§ **Try it**: Extract the opening line of the entries and every line after it, stopping at and including the line that contains "Lovemarks -El Futuro Mas Alla de las Marcas". Do not include pictures.

§ **Information**:
# # # # #
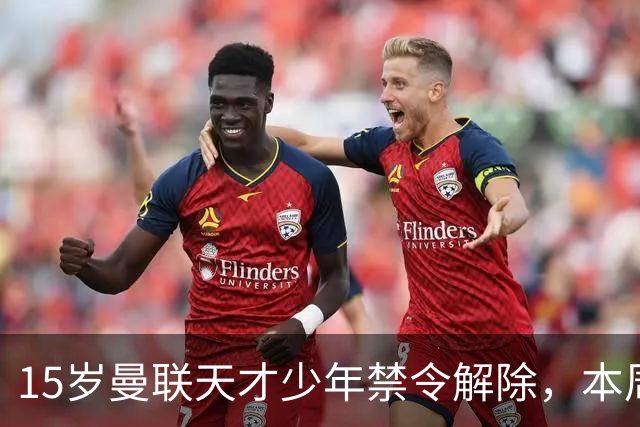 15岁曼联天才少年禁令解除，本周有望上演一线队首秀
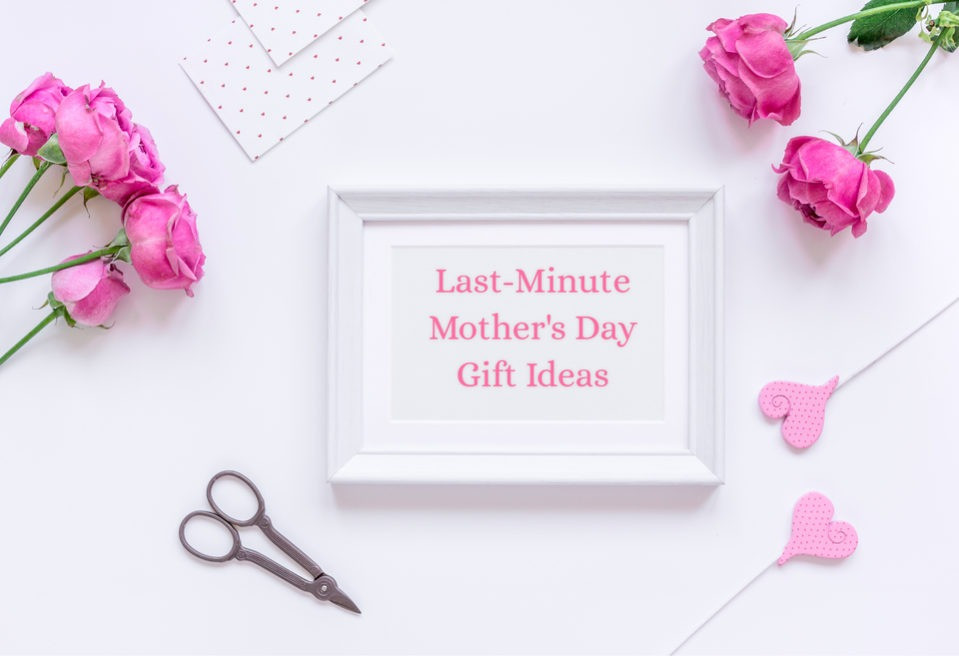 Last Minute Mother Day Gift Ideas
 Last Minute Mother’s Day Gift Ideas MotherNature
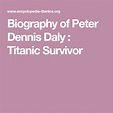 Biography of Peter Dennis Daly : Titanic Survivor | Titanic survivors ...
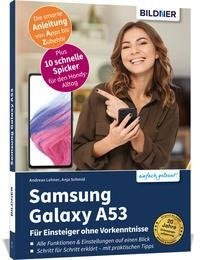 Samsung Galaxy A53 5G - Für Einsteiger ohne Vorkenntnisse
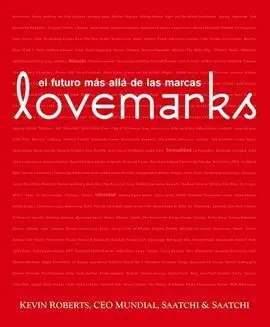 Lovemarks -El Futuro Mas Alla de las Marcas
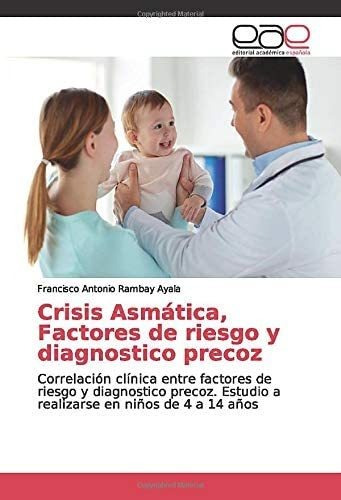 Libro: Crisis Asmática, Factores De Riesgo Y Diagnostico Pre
# # # # #
§ **Written response**:
 15岁曼联天才少年禁令解除，本周有望上演一线队首秀
 Last Minute Mother Day Gift Ideas
 Last Minute Mother’s Day Gift Ideas MotherNature
 Biography of Peter Dennis Daly : Titanic Survivor | Titanic survivors ...
 Samsung Galaxy A53 5G - Für Einsteiger ohne Vorkenntnisse
 Lovemarks -El Futuro Mas Alla de las Marcas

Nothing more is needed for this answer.